Riddles of the Sphinx was made in 1976-7. The film used the Sphinx as an emblem with which to hang a question mark over the Oedipus complex, to illustrate the extent to which it represents a riddle for women committed to Freudian theory but still determined to think about psychoanalysis radically or, as I have said before, with poetic license. Riddles of the Sphinx and Penthesilea, our previous film, used ancient Greece to invoke a mythic point of origin for Western civilization, that had been critically re-affirmed by high culture throughout our history. [... S]ome primitive attraction to the fantasy of origins, a Gordian knot that would suddenly unravel, persisted for me in the Oedipus story, and its special status: belonging to very ancient mythology and to the literature of high Greek civilization, chosen by Freud to name his perception of the founding moment of the human psyche. My interest then concentrated on breaking down the binarism of the before/after opposition, by considering the story as a passage through time, a journey that could metaphorically open out or stretch the Oedipal trajectory through significant details and through its formal, narrational, properties. [Laura Mulvey, 'The Oedipus Myth: Beyond the Riddles of the Sphinx', PUBLIC, 2, 1989, FSFF's emphasis]
Film Studies For Free proudly presents an entry in honour of one the most important, most brilliant, most influential and hardest-working film and moving image scholars of all time: Laura Mulvey, professor of film and media studies at Birkbeck, University of London, a Fellow of the British Academy, and recently, co-founder of the Birkbeck Institute for the Moving Image. Mulvey is the author of: Visual and Other Pleasures (Macmillan, 1989; second edition, 2009), Fetishism and Curiosity (British Film Institute, 1996; 2nd ed. 2013), Citizen Kane (in the BFI Classics series, 1996) and Death Twenty-four Times a Second: Stillness and the Moving Image (Reaktion Books, 2006). And she has made six films in collaboration with fellow film theorist and practitioner Peter Wollen including Riddles of the Sphinx (BFI, 1978) and Frida Kahlo and Tina Modotti (Arts Council, 1980) and with artist/film-maker Mark Lewis Disgraced Monuments (Channel 4, 1994)

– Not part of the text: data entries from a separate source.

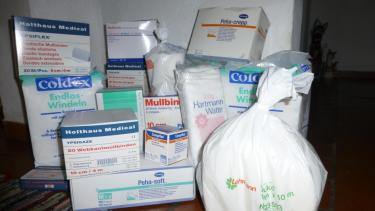 Spenden für die Krankenstation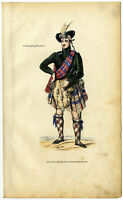 C. 1850, Antique wood engraving in contemp. coloring, Highland clan chief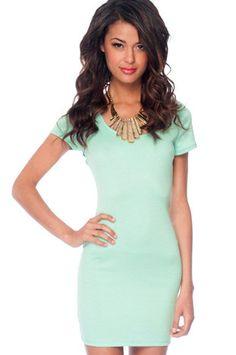 Go Back Across Dress in Mint $21 at www.tobi.com
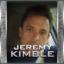 Jeremy R. Kimble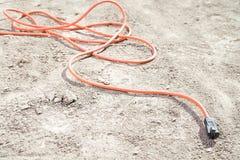 在地板上的一缆绳 免版税库存照片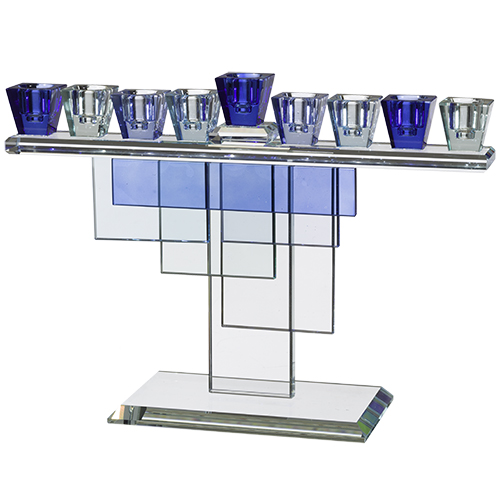 Luxurious Crystal Menorah 20x28 Cm- Blue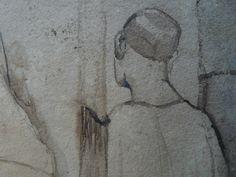 CHASSERIAU Théodore,1846 - Arabe barbu et autres Figures - drawing - Détail 09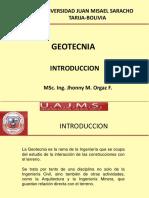 GEOTECNIA INTRODUCCION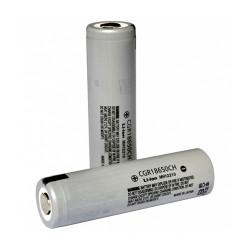 Acumulator Panasonic Li-Ion 18650 CGR18650CH 3,7V 2250mA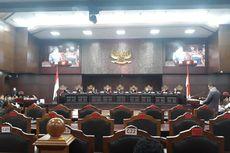 Masa Jabatan Hakim MK yang Dihapus di RUU MK Jadi Sorotan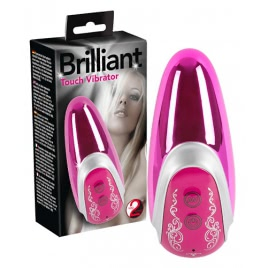 Touch Vibrator Pink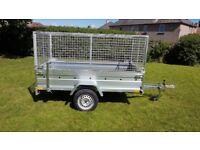 CAGE TRAILER - 8,7FT X 4,2FT MESH SIDES TRAILER £1050 inc vat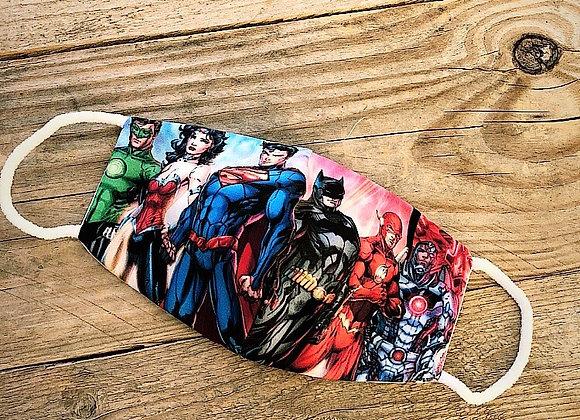 Masque Super Héros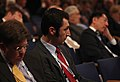 Munich Security Conference 2010 - KM043 oezdemir.jpg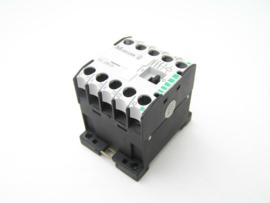 Moeller-Eaton DIL EM-01 230-240V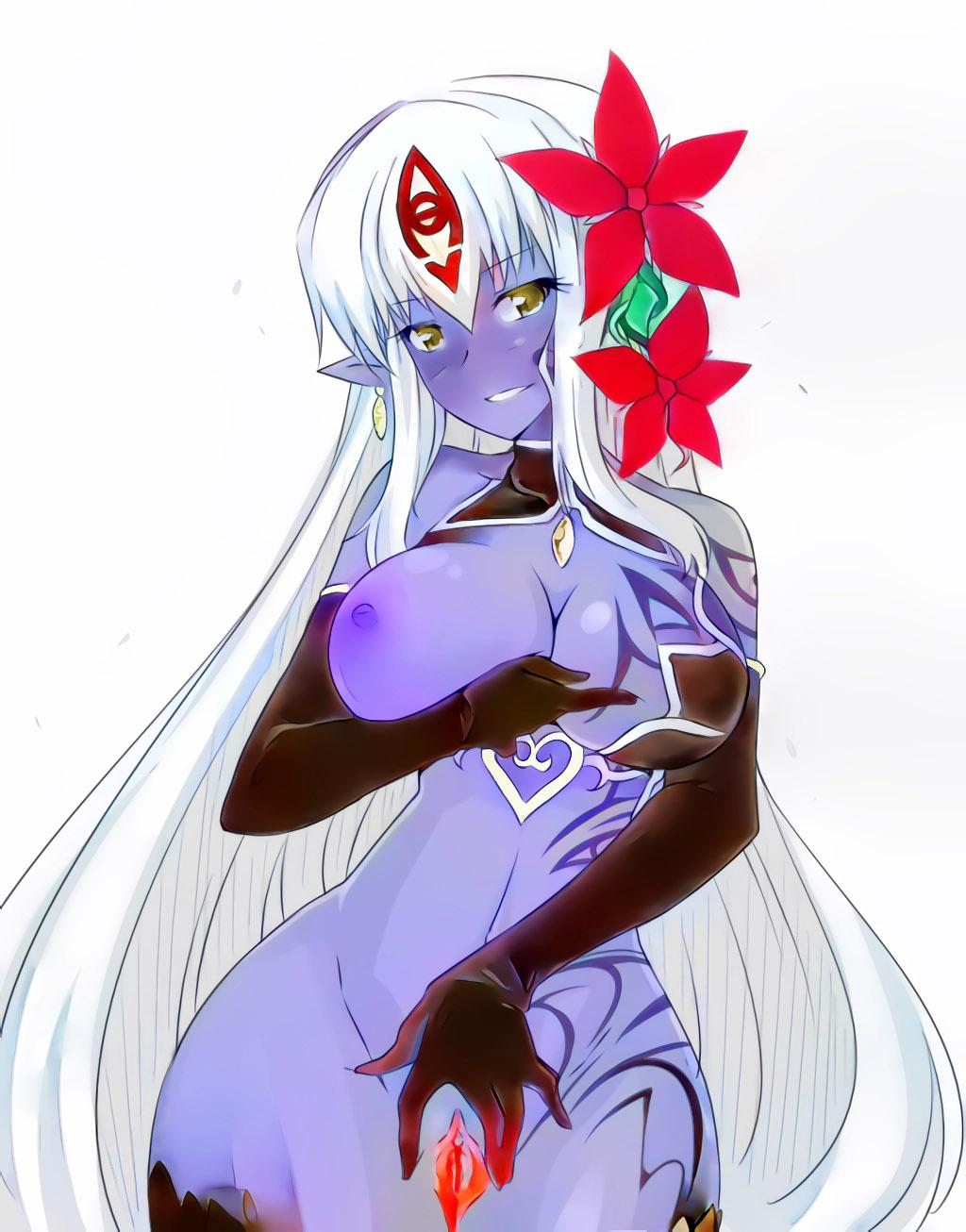monster girl quest vampire girl My_hero_academia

FSFF's author has a pretty good record in celebrating Mulvey's influence on film studies already, having been lucky enough to take part, earlier this year, in a day devoted to this activity at Birkbeck's Institute of Humanities - an event recorded by Backdoor Broadcasting. The happy occasion for today's eFestschrift, however, is the British Film Institute's release of a new DVD/BluRay disk of Riddles of the Sphinx, the hugely significant and original feminist film Mulvey co-directed and produced in 1976/77 with her partner Wollen (the disk also contains their first film together: Penthesilea: Queen of the Amazons [1974]).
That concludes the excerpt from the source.